The strength of the album’s first half unfortunately gives way to some inconsistency in the second. The central repetition and squelching bassline of ‘The Sound’ feel exhausted by the time it’s stumbled to the 3-minute mark. ‘Right Words, Wrong Time’ falls into a trap common to some of CRJ’s deeper cuts; she writes a fairly infectious chorus and is satisfied to fill the time between them with short verses of underwritten clichés. Lines like “Hate the traffic in LA / I drove through it all to get to you” make the crescendos feel unearned. To contrast, ‘Feels Right’ is a great nu-disco funk song with a daring stretched chorus vocal from Jepsen. It’s a shame how mired it feels by the surrounding tracks that will rob it of being better remembered.
Most disappointing of all is ‘Too Much’. It’s a song that sounds a little too much like Jepsen’s best impression of those bland chart toppers that consist of stale romantic platitudes about house parties, and a watered-down dancehall beat (Justin Bieber and Ed Sheeran currently have a No.1 single off the back of this sound, CRJ should know better). Her ability to earnestly convey the most overwhelming emotions usually help more underwhelming lyrical moments feel sincere and cathartic. Instead, ‘Too Much’ seems trite and lacking in ambition.

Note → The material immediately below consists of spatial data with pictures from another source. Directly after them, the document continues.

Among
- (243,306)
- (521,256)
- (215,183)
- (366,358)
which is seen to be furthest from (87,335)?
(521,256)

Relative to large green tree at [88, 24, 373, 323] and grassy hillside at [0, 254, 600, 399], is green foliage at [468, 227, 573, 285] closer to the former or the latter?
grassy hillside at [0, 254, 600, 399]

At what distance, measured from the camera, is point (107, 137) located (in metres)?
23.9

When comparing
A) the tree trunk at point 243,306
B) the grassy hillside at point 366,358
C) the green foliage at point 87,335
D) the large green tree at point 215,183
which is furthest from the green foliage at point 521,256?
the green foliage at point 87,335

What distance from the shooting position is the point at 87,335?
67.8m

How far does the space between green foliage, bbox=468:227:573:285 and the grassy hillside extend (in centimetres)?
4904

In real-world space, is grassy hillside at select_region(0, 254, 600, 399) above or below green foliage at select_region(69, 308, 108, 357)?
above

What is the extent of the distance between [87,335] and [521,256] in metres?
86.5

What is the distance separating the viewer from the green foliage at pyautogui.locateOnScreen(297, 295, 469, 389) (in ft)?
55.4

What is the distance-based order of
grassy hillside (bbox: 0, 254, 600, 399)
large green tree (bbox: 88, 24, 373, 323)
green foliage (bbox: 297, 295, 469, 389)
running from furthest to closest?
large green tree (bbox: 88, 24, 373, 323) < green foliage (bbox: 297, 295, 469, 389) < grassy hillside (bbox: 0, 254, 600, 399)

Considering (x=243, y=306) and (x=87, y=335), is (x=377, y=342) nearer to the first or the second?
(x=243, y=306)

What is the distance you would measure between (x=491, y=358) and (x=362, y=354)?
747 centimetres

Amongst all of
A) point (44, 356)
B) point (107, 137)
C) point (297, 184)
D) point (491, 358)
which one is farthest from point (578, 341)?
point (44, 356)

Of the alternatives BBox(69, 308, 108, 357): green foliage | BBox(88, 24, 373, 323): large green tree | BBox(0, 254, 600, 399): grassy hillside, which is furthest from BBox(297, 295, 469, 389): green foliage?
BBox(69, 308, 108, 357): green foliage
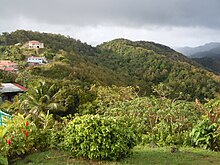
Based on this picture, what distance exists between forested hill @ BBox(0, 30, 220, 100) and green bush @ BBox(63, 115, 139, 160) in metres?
23.1

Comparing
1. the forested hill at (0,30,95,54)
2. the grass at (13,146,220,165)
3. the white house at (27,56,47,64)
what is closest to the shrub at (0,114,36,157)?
the grass at (13,146,220,165)

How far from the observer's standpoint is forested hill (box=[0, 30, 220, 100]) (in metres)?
37.3

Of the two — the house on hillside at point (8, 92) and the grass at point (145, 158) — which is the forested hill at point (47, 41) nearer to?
the house on hillside at point (8, 92)

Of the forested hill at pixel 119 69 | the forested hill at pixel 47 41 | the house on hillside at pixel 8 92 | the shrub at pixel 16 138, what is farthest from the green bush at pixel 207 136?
the forested hill at pixel 47 41

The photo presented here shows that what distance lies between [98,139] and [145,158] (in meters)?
0.99

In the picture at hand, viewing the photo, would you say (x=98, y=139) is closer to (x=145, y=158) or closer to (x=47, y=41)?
(x=145, y=158)

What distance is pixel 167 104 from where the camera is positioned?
814cm

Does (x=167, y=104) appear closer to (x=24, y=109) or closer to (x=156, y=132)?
(x=156, y=132)

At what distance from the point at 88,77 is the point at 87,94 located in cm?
1864

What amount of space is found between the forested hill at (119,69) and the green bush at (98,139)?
23.1 meters

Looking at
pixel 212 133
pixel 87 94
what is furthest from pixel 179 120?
pixel 87 94

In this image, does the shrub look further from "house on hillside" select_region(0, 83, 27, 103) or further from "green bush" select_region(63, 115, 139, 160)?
"house on hillside" select_region(0, 83, 27, 103)

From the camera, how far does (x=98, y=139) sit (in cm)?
449

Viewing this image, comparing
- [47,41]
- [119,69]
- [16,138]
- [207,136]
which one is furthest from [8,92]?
[47,41]
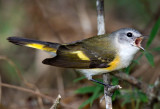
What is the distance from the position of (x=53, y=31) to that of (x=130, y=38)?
2.16m

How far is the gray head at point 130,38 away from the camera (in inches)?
112

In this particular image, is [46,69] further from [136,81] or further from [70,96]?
[136,81]

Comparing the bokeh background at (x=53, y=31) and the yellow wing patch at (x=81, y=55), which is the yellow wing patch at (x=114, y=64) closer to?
the yellow wing patch at (x=81, y=55)

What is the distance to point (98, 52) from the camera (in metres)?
3.03

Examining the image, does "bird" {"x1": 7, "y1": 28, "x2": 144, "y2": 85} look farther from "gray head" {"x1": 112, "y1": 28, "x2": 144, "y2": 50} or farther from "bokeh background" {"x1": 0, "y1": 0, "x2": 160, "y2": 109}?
"bokeh background" {"x1": 0, "y1": 0, "x2": 160, "y2": 109}

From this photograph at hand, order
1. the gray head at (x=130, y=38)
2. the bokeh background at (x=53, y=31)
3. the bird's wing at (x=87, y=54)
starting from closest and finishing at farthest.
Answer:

There is a strong argument to be made that Dedicated‘s mediocre tracks swamp those that could shine brighter. Having said that, it must be noted that the rightfully celebrated E•MO•TION also suffers from a similar unevenness in its second half. I won’t be alone in feeling that the far more concise seven B-sides released shortly after were even more compelling. We’ve seen occasional mediocrity forgiven before and Dedicated’s plurality of early good-to-brilliant songs will undoubtedly be what is remembered.
Carly Rae Jepsen has always searched for quality within quantity with both her last album and this one emerging from a pile of over 100 demos each. You really can’t fault Jepsen for repeating the process either. E•MO•TION made unrequited love sound both despairing and jubilant, was conceptually realised, and attempted to reintroduce sax solos into the pop lexicon. This, along with its eager adoption by critics and the LGBTQ community alike, provide a legacy that would cast a large shadow over any subsequent album. Dedicated could never have the same seismic effect on her career but it has removed any remaining doubt about her mainstay status. It doesn’t manage to reach the cohesive, worship inducing heights of its predecessor, but that doesn’t mean it’s not a pretty great collection of synthpop songs by itself. Better still, if history has taught us anything, patience will reward us with a set of sparkling B-sides to pair with Dedicated’s undeniable highlights, and the impressive pop canon of Carly Rae Jepsen will only continue to expand.